The error message is not too hard. The pandas cut
method demands that the cut vector
[0,x1,x2,x3,100]
is strictly monotinic. By having some mechanism to make sure that no invalid values are passed to the cut
function, we are safe. That is what I implemented below. To denote an invalid
setting, it is customary to use np.inf
since all other values are lower. Therefore, every minizmier would say such an invalid is undesirable as a solution. See below for the implementation. I also included all the imports and some data generation, so that it is simple to use the code. Please do so in future questions as well.

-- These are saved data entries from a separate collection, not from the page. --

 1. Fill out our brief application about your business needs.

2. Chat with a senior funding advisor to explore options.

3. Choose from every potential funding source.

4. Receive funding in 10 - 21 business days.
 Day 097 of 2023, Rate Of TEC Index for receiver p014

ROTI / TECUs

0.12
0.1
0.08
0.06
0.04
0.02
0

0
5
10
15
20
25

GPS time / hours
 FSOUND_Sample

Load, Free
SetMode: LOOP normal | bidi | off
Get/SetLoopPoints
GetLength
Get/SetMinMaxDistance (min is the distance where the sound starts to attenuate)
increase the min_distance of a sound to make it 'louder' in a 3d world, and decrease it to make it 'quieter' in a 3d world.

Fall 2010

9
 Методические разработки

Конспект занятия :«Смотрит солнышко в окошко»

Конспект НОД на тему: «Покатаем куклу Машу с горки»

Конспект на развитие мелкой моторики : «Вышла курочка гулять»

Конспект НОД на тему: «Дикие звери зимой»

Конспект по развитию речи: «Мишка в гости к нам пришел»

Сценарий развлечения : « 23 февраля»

You might want to use more than 10 bins per dimension in the brute force search.
Also - the code is quite inefficient. Since it brute forces over all combinations of x1, x2, x3, but a lot of them are invalid (e.g. x2<=x1), you might want to parametrize the problem in (x1,x2-x1, x3-x2) instead, and search over nonnegative values in the second and third component.
Finally, the brute
method is a minimizer, so you should return -cohen_kappa
from the objective
#%%
import numpy as np
from sklearn.metrics import cohen_kappa_score, confusion_matrix
from scipy.stats import truncnorm
import pandas as pd
import seaborn as sns
import matplotlib.pyplot as plt
from scipy.optimize import brute
#
# Generate Data
#
n = 1000
np.random.seed(0)
y = np.random.choice(4, p=[0.1, 0.3, 0.4, 0.2], size=n)
x = np.zeros(n)
for i in range(5):
low = 0
high = 100
mymean = 20 * i
myscale = 8
a, b = (low - mymean) / myscale, (high - mymean) / myscale
x[y == i] = truncnorm.rvs(a=a, b=b, loc=mymean, scale=myscale, size=np.sum(y == i))

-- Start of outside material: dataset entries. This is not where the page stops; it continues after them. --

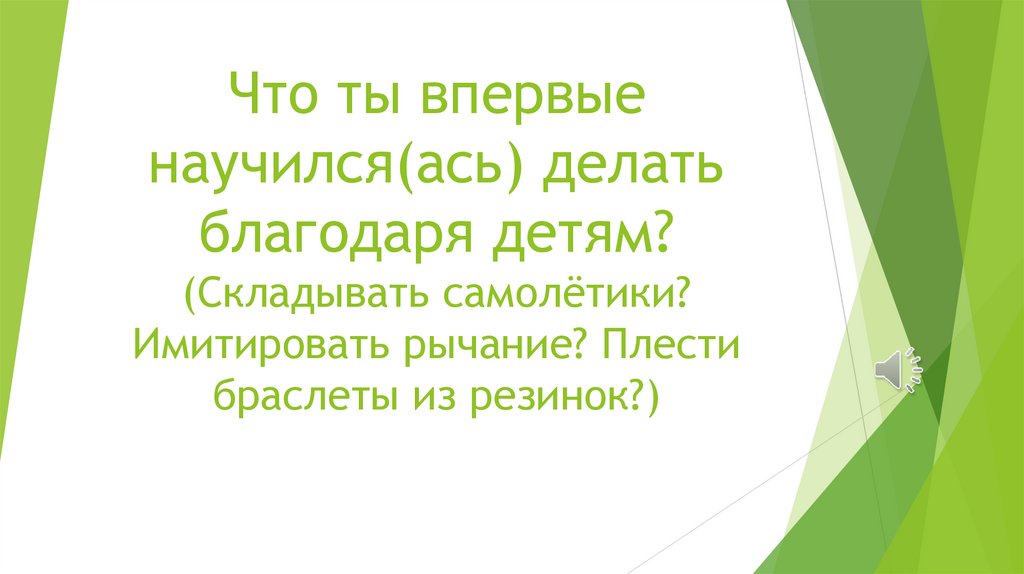 Что ты впервые научился(ась) делать благодаря детям? (Складывать самолётики? Имитировать рычание? Плести браслеты из резинок?)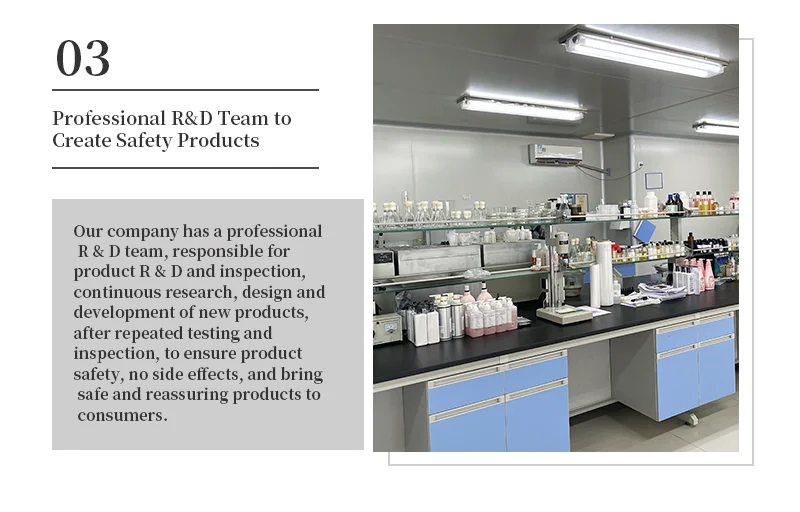 03

Professional R&D Team to Create Safety Products

Our company has a professional R & D team, responsible for product R & D and inspection, continuous research, design and development of new products, after repeated testing and inspection, to ensure product safety, no side effects, and bring safe and reassuring products to consumers.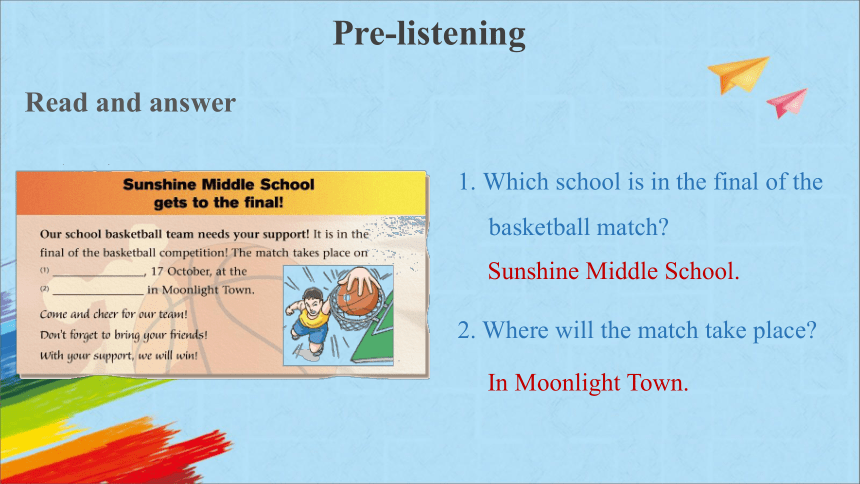 Pre-listening

Read and answer

Sunshine Middle School gets to the final!

Our school basketball team needs your support! It is in the final of the basketball competition! The match takes place on
(1) ______________, 17 October, at the
(2) ______________ in Moonlight Town.

Come and cheer for our team!
Don't forget to bring your friends!
With your support, we will win!

1. Which school is in the final of the basketball match?

Sunshine Middle School.

2. Where will the match take place?

In Moonlight Town.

data = pd.DataFrame({"cont_attribute": x, "class_label": y})
# make a loss function that accounts for the bad orderings
def loss(cuts):
x1, x2, x3 = cuts
if 0 >= x1 or x1 >= x2 or x2 >= x3 or x3 >= 100:
return np.inf
yhat = pd.cut(
data["cont_attribute"],
bins=[0, x1, x2, x3, 100],
labels=[0, 1, 2, 3],
# duplicates="drop",
).astype("int")
return -cohen_kappa_score(data["class_label"], yhat)
# Compute the result via brute force
ranges = [(0, 100)] * 3
Ns=30
result = brute(func=loss, ranges=ranges, Ns=Ns)
print(result)
print(-loss(result))
# Evaluate the final result in a confusion matrix
x1, x2, x3 = result
data["class_pred"] = pd.cut(
data["cont_attribute"],
bins=[0, x1, x2, x3, 100],
labels=[0, 1, 2, 3],
duplicates="drop",
).astype("int")
mat = confusion_matrix(y_true=data['class_label'],y_pred=data['class_pred'])
plt.matshow(mat)
# Loop over data dimensions and create text annotations.
for i in range(4):
for j in range(4):
text = plt.text(j, i, mat[i, j],
ha="center", va="center", color="grey")
plt.xlabel('Predicted class')
plt.ylabel('True class')
plt.show()
# Evaluate result graphically
# inspect the data
fig,ax = plt.subplots(2,1)
sns.histplot(data=data, x="cont_attribute", hue="class_label",ax=ax[0],multiple='stack')
sns.histplot(data=data, x="cont_attribute", hue="class_pred",ax=ax[1],multiple='stack')
plt.show()
Regarding the use of scipy.optimize.minimize
, that is not possible when using the cohen kappa as a ojective. Since it is not differentiable, it is not so easy to optimize over. Consider using a cross entropy loss function instead. But in that case, you would need a (parametric) model for the classification task.
A standard ordinal classifier is available in the ordinal regression package in statsmodels
. It will be vastly faster than the brute method, but possibly less accurate when evaluated on cohen kappa. Going that route is probably what I would have done if going for a higher number of bins.